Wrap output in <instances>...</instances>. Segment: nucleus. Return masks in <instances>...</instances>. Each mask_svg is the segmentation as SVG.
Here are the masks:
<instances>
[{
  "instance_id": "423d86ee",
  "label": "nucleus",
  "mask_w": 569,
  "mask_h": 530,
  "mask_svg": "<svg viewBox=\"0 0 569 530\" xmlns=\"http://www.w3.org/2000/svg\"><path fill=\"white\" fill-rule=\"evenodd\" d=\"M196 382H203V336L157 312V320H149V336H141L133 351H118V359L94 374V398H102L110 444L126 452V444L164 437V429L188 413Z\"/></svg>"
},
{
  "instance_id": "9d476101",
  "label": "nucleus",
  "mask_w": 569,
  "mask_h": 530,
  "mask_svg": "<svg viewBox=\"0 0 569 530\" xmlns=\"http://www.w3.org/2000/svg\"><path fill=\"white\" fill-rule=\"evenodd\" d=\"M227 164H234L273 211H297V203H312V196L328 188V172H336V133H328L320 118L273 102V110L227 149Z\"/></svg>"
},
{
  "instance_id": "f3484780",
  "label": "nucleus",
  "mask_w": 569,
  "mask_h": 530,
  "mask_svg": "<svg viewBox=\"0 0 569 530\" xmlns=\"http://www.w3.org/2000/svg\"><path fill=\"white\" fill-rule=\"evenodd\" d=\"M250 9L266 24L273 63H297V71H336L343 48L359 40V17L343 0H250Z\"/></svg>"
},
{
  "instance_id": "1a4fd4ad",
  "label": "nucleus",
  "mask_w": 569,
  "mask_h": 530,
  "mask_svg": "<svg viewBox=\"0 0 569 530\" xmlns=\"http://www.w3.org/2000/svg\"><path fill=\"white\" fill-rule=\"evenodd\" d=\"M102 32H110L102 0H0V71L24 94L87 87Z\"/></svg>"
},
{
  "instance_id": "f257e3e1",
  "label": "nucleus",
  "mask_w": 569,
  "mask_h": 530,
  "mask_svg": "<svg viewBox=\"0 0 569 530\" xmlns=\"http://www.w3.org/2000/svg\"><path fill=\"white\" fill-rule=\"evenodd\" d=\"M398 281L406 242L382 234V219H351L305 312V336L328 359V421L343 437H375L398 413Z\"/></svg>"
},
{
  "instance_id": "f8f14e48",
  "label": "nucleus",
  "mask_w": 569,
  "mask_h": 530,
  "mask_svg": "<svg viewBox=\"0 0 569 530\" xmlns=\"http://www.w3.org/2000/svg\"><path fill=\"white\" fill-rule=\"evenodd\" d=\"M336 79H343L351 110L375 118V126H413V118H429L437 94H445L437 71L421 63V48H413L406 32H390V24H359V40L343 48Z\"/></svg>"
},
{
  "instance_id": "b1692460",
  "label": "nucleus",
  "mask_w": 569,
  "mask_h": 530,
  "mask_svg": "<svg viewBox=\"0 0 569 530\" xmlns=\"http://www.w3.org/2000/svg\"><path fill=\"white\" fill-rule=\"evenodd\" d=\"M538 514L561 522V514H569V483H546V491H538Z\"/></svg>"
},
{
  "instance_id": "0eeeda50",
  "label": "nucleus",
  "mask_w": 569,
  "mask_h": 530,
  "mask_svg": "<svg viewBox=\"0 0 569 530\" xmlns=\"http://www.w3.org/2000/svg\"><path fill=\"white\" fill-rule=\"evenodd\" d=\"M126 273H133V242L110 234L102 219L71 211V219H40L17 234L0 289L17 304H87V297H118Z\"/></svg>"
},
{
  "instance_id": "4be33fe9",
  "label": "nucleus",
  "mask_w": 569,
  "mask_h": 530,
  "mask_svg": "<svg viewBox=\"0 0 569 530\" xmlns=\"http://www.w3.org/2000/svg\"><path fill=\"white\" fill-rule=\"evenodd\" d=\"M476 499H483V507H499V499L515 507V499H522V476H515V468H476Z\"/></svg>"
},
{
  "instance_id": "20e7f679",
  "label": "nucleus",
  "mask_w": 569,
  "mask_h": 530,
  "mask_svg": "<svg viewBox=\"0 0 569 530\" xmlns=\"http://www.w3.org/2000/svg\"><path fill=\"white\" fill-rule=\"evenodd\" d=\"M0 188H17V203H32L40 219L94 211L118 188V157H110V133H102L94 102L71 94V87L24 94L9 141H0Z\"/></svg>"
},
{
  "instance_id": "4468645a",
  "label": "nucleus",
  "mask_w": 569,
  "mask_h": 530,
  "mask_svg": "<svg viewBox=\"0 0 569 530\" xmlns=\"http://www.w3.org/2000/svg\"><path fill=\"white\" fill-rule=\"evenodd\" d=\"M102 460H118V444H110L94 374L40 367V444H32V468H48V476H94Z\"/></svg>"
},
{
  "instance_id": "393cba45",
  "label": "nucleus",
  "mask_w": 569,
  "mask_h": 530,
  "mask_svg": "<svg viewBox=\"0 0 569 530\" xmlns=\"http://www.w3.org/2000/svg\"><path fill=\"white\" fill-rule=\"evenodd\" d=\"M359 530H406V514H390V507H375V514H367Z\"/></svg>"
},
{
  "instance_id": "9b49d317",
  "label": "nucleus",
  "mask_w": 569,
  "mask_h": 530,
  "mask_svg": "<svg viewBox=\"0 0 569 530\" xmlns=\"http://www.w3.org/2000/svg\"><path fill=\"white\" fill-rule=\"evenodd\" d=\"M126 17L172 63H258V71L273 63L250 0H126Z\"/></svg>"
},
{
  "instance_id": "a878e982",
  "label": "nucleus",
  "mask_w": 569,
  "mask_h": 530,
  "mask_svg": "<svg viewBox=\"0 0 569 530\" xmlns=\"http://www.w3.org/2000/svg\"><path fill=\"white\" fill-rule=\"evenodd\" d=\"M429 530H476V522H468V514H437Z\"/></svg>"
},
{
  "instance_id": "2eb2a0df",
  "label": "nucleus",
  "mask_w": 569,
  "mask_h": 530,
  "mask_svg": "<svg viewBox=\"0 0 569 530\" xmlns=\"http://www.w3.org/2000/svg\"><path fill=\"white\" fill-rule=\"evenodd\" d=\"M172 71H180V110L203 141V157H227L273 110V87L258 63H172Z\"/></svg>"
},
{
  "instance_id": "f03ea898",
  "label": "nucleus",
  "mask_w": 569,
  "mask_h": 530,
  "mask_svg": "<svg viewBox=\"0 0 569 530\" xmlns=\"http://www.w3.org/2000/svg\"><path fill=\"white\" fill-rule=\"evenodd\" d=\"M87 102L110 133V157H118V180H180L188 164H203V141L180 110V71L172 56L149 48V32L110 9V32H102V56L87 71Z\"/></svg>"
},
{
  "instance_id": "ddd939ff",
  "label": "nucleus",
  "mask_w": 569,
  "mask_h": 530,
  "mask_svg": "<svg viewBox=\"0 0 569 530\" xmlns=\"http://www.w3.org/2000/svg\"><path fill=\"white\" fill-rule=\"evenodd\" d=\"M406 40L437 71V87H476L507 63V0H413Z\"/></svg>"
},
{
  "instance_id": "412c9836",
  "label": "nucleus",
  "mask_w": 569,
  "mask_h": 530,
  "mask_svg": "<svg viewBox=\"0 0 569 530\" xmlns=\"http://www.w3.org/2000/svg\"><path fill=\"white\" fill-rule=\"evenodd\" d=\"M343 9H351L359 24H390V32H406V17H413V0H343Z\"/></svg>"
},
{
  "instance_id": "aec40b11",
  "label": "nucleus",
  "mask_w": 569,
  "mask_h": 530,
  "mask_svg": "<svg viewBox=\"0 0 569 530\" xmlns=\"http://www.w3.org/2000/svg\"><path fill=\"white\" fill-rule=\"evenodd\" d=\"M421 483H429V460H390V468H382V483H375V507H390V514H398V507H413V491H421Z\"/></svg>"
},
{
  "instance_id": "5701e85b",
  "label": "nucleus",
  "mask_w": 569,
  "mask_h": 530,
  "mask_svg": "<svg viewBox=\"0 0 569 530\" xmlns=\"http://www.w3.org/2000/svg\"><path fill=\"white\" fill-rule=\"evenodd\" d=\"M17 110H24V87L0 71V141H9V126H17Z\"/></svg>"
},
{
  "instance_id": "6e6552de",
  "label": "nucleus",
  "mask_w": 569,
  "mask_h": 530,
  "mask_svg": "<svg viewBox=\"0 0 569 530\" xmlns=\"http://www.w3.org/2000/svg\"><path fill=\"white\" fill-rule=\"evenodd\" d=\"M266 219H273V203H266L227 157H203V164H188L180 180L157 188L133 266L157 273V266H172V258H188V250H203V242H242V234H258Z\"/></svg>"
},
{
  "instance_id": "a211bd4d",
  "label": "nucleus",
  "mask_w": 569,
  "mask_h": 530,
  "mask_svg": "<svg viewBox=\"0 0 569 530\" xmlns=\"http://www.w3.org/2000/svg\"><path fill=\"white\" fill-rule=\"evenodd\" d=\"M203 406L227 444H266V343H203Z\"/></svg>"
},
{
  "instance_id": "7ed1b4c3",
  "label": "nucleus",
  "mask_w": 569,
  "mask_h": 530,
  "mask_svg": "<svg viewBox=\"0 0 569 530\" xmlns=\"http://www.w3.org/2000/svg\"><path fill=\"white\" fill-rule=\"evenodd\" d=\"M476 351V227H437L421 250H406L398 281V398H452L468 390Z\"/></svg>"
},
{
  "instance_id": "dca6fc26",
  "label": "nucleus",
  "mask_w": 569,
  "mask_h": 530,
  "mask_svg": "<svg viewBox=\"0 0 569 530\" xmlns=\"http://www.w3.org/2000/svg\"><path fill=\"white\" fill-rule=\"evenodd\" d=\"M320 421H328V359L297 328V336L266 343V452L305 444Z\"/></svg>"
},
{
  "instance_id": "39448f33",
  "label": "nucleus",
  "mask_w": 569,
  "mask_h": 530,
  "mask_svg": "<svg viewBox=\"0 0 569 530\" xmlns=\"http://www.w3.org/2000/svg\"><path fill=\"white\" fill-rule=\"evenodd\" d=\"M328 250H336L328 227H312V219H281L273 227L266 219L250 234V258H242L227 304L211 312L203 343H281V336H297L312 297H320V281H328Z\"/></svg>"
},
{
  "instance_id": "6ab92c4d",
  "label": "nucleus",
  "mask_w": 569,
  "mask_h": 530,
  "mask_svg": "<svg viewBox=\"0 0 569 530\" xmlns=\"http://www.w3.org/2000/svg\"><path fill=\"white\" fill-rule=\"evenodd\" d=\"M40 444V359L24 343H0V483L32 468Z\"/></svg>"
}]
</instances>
* * * *
→ **Set task**
Collect every line of the rows above that contains the string "masks", treating uppercase and lowercase as different.

→ **Full response**
Wrap output in <instances>...</instances>. Segment: nucleus. Return masks in <instances>...</instances>. Each mask_svg is the segmentation as SVG.
Here are the masks:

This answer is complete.